» Task description
Give the recovery support text again, from "Why is a Support" through "is even better.", substituting "friends" for every "people".

» Excerpted text

13 Jul The Importance of a Strong Support System in Recovery
If you live with addiction, you understand that it affects all aspects of your life. It changes relationships, can damage your physical and mental health, and causes you to lose sight of goals that were once important to you. Getting treatment for addiction is a sign of strength. It is the first step towards a healthy life free of substance abuse.
Addiction treatment usually involves three important, progressive stages. First, medical detox allows your body to rid itself of toxins, including drugs and alcohol, and return to its natural state. Then, completing a treatment program allows you to get the medical and mental health care you need to overcome addiction. The final stage is aftercare, which involves taking steps to protect and support your sobriety while living your day-to-day life.
Addiction can not be cured, only managed. Life in recovery requires some planning and lots of support. In addition to staying active in therapy and medical care, having a support system in recovery is one of the most important things you can do to avoid a relapse. Understanding why this is important and how to do it can give you the best chance at forming the support network you need in your recovery from addiction.
Why is a Support System in Recovery Important?
A support system is about more than just having people to hang out with. It is a network of people who are committed to giving you the support you need to maintain sobriety. This support might be different from day to day depending on your needs. It might include:
- Positive peer pressure: If you tend to go with the flow or are triggered by other people drinking or using drugs–and many people are–it’s important to have a group of people in your life who are sober. Spending time with people without the pressure to use or drink can be refreshing and feel supportive. Having people who actively push you to avoid your triggers is even better.

» Source records
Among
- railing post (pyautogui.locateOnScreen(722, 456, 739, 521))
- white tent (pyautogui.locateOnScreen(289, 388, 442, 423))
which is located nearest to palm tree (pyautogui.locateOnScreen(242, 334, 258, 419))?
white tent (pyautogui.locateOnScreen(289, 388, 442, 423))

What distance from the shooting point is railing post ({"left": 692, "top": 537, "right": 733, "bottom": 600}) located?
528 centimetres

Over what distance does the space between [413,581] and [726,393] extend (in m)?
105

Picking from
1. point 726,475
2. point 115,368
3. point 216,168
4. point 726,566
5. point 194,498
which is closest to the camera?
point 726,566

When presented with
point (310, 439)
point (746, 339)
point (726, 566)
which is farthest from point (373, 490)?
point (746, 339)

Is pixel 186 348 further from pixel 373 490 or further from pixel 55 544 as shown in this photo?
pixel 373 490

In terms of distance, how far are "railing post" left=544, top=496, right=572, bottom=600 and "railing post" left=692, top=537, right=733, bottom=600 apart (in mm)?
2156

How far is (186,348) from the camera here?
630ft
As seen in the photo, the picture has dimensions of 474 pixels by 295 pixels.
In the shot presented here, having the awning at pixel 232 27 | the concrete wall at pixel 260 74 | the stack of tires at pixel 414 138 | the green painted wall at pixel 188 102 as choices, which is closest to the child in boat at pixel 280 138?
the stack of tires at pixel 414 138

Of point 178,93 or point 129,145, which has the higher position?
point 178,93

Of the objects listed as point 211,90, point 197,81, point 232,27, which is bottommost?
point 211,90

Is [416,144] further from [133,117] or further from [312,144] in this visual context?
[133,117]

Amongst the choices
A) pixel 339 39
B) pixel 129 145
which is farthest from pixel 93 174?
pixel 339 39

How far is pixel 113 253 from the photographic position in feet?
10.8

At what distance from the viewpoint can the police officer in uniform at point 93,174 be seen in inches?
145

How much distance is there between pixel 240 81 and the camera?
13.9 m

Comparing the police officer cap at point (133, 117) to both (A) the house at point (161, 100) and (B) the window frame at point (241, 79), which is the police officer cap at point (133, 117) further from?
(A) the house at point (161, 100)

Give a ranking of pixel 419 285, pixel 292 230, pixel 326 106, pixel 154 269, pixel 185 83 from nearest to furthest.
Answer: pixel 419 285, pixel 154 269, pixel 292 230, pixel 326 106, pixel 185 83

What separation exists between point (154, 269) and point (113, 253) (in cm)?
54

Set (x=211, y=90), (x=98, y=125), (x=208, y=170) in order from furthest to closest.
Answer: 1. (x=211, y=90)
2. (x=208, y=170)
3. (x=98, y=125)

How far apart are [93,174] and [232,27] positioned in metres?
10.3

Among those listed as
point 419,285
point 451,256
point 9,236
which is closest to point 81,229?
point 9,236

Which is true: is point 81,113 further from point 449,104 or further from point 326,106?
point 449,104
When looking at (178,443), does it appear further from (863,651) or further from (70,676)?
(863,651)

» Task output
Why is a Support System in Recovery Important?
A support system is about more than just having friends to hang out with. It is a network of friends who are committed to giving you the support you need to maintain sobriety. This support might be different from day to day depending on your needs. It might include:
- Positive peer pressure: If you tend to go with the flow or are triggered by other friends drinking or using drugs–and many friends are–it’s important to have a group of friends in your life who are sober. Spending time with friends without the pressure to use or drink can be refreshing and feel supportive. Having friends who actively push you to avoid your triggers is even better.